APPRODA AL TAR E ALL’ANAC L’AFFIDAMENTO DEL SERVIZIO CANILE

Il Tar Abruzzo, mercoledì prossimo, alle ore 10, discuterà la sospensione immediata del bando del Comune di Trasacco, per la ricerca di un canile dove poter ricoverare i cani randagi.
A chiedere l’ intervento del TAR e dell’ANAC (Ente Nazionale Anticorruzione) è stata l’associazione animalista Tutela Diritti Animali Ets dell’Arci.
Per il presidente dell’associazione Gabriele Bettoschi “ i motivi che ci hanno spinto a chiedere l’intervento del Tar e dell’Anac sono la presenza nel bando di numerose e particolari irregolarità che fanno ritenere che sia stato predisposto non a tutela degli animali ma degli interessi di un noto e molto chiacchierato operatore del business del randagismo”.
1 Il bando prevede che sarà aggiudicato solo con il criterio del prezzo più basso. Criterio esplicitamente vietato dall’art. 8 bis della Legge Regionale 47/2013 e da specifiche delibere del ANAC, per evitare che la scelta possa essere una mera questione contabile e di spesa di bilancio.

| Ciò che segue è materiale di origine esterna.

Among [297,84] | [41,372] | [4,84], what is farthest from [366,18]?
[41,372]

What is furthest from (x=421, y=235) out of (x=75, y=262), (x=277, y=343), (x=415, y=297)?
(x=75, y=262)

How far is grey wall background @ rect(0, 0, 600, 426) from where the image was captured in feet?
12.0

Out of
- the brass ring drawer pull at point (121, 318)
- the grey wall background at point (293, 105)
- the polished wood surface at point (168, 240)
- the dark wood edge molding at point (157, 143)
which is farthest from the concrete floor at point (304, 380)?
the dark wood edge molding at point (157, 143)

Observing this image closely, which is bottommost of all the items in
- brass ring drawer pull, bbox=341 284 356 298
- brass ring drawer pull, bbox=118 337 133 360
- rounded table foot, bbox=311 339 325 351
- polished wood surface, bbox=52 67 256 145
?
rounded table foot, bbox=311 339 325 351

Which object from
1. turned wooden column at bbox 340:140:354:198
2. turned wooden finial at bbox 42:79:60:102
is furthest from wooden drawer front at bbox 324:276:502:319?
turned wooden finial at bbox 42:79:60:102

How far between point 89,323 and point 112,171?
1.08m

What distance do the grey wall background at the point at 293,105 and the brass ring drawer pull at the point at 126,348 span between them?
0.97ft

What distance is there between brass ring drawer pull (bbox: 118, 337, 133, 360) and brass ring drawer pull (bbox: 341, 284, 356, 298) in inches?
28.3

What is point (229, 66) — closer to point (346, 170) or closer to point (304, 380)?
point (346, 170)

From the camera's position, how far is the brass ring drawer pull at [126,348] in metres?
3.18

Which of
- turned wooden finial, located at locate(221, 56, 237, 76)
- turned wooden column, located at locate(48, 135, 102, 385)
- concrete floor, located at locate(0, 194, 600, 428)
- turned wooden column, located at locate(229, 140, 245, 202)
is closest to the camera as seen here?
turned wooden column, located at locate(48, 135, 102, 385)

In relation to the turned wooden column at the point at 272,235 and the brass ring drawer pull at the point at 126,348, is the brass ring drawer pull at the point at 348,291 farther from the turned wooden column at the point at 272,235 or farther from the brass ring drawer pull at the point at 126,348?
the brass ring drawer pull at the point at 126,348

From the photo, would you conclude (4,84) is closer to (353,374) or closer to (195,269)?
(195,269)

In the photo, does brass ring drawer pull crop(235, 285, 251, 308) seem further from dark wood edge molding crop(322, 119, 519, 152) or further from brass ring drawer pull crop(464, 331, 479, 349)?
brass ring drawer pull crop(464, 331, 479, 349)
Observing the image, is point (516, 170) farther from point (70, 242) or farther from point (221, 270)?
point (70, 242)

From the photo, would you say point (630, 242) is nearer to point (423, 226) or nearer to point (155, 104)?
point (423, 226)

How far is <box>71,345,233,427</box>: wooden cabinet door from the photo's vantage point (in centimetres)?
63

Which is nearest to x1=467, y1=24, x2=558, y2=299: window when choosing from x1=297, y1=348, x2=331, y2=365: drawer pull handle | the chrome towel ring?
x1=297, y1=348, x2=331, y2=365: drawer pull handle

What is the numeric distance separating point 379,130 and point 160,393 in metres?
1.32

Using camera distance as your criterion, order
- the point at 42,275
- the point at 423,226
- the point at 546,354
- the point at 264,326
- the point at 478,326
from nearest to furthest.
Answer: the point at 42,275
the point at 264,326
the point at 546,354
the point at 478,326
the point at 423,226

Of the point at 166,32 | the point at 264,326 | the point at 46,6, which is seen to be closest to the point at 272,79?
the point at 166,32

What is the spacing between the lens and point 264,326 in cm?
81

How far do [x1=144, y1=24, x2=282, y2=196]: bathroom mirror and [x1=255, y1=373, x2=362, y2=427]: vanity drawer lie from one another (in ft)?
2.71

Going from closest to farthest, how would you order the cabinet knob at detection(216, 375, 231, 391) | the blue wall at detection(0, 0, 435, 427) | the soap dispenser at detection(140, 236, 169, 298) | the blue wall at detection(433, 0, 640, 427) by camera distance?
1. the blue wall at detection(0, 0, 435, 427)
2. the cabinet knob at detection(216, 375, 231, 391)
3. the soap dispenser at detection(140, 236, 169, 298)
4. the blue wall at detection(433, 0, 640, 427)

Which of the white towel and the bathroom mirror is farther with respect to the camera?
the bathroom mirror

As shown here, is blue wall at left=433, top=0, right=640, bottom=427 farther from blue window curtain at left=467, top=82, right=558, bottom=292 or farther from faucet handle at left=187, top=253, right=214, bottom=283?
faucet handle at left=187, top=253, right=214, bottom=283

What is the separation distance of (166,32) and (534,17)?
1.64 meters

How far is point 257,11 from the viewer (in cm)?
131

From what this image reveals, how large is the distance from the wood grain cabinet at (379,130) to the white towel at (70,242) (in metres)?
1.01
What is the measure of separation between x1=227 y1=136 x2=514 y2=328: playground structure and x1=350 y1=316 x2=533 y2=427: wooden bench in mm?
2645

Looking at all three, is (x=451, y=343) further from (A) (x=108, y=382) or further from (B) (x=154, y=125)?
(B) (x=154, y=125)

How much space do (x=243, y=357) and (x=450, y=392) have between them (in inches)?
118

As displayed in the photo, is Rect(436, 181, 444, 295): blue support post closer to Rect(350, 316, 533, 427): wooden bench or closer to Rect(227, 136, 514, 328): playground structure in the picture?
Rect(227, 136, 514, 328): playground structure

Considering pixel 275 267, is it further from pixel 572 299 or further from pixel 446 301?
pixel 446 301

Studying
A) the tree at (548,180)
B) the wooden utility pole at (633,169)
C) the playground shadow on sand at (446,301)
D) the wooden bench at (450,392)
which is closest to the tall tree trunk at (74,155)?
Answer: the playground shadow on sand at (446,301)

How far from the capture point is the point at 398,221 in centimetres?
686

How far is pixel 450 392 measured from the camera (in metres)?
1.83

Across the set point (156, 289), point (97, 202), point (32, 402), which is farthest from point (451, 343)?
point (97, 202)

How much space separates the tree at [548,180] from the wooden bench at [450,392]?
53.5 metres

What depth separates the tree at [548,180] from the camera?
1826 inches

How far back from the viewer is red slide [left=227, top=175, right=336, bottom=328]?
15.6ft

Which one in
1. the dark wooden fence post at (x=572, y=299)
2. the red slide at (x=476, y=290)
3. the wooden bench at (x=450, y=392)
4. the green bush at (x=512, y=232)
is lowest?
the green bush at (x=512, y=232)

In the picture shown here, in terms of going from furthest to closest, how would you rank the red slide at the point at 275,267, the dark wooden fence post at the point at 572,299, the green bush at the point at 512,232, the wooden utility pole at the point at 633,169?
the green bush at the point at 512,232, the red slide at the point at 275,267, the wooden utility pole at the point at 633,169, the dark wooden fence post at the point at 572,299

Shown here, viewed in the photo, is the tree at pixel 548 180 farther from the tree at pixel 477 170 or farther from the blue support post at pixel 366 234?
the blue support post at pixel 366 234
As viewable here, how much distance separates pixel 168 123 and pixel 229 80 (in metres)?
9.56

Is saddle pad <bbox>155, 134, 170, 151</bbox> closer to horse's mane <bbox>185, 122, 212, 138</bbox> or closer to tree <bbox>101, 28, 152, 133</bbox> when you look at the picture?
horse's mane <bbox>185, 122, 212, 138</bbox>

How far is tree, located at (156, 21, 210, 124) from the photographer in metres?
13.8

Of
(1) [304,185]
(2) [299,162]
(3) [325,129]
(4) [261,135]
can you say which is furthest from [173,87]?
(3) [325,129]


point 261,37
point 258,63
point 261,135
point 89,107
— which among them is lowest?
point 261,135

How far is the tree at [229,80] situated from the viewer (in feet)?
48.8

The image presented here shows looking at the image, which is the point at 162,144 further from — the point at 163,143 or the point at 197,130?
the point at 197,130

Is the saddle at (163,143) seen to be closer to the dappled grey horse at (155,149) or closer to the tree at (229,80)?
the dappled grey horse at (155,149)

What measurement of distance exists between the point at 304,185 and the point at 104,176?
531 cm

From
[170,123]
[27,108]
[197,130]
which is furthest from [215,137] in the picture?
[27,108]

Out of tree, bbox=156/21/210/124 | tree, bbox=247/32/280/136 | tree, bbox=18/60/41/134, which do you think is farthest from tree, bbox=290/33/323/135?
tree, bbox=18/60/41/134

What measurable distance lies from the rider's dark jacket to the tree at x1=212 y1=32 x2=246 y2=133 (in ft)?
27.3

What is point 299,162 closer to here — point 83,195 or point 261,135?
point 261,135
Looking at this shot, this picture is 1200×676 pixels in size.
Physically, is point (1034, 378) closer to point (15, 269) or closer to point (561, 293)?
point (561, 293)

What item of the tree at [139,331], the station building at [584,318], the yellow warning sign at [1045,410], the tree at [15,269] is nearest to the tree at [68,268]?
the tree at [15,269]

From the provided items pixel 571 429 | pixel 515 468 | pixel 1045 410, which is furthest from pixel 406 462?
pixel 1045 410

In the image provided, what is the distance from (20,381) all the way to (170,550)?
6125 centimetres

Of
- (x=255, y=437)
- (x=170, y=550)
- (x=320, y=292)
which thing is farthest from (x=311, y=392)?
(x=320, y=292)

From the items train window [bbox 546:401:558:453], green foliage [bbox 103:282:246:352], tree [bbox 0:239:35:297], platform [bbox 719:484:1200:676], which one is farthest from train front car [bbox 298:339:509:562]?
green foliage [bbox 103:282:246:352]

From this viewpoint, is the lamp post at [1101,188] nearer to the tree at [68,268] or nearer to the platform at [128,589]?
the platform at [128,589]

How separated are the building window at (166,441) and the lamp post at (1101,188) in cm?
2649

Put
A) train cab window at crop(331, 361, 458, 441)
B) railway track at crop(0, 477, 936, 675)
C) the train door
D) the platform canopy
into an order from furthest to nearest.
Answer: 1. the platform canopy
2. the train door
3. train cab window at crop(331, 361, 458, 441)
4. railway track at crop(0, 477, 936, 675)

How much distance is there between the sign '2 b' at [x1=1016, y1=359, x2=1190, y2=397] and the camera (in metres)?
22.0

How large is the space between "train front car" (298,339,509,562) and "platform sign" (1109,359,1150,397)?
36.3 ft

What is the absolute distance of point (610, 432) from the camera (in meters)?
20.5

In base alla normativa nazionale e regionale, infatti, l’aggiudicazione può avvenire solo in base alla valutazione dell’offerta più vantaggiosa per la qualità del pubblico servizio, essendo indicato che il costo non è negoziabile, perché l’interesse pubblico del Comune deve essere quello di garantire e controllare la qualità del servizio custodia, per evitare che il canile possa essere fonte di sofferenza per i cani, come purtroppo la cronaca ripetutamente riporta. Oltre alla normativa vigente a tutela dei cani ricoverati nei canili, il Comune ha ignorato completamente anche il Decreto del Ministero della Salute del 14/02/2025 che, dal prossimo 1 luglio, rende obbligatori requisiti tecnici e gestionali dei canili molto più estesi di quelli attuali;
2 le anomale operazioni di gara e la verifica dell’apertura delle buste, risultano essere in eclatante violazione del Codice degli Appalti;
3 il bando prevede l’affidamento dei cani a chiunque abbia semplicemente la disponibilità di un canile, mentre la LR 47/2013 ha stabilito che possa essere dati solo al proprietario o al gestore, purché sia riconosciuto e autorizzato dalla Regione, a garanzia proprio della qualità del pubblico servizio. Irregolarità che potrebbe interessare, in tutta la regione e forse d’Italia un solo operatore;
4 il bando prevede, la illogica durata di 5 anni dell’appalto, per favorire, probabilmente, la partecipazione di una Srl riconducibile a un noto e molto discusso imprenditore di canili, che da alcuni anni agisce indirettamente, per dichiarate ragioni fiscali, con una società intestata alle figlie. Se dovesse risultare la sola sua offerta, sarà chiesto alla Procura della Repubblica, alla Corte dei Conti e all’Agenzia delle Entrate di far luce sulla intera vicenda.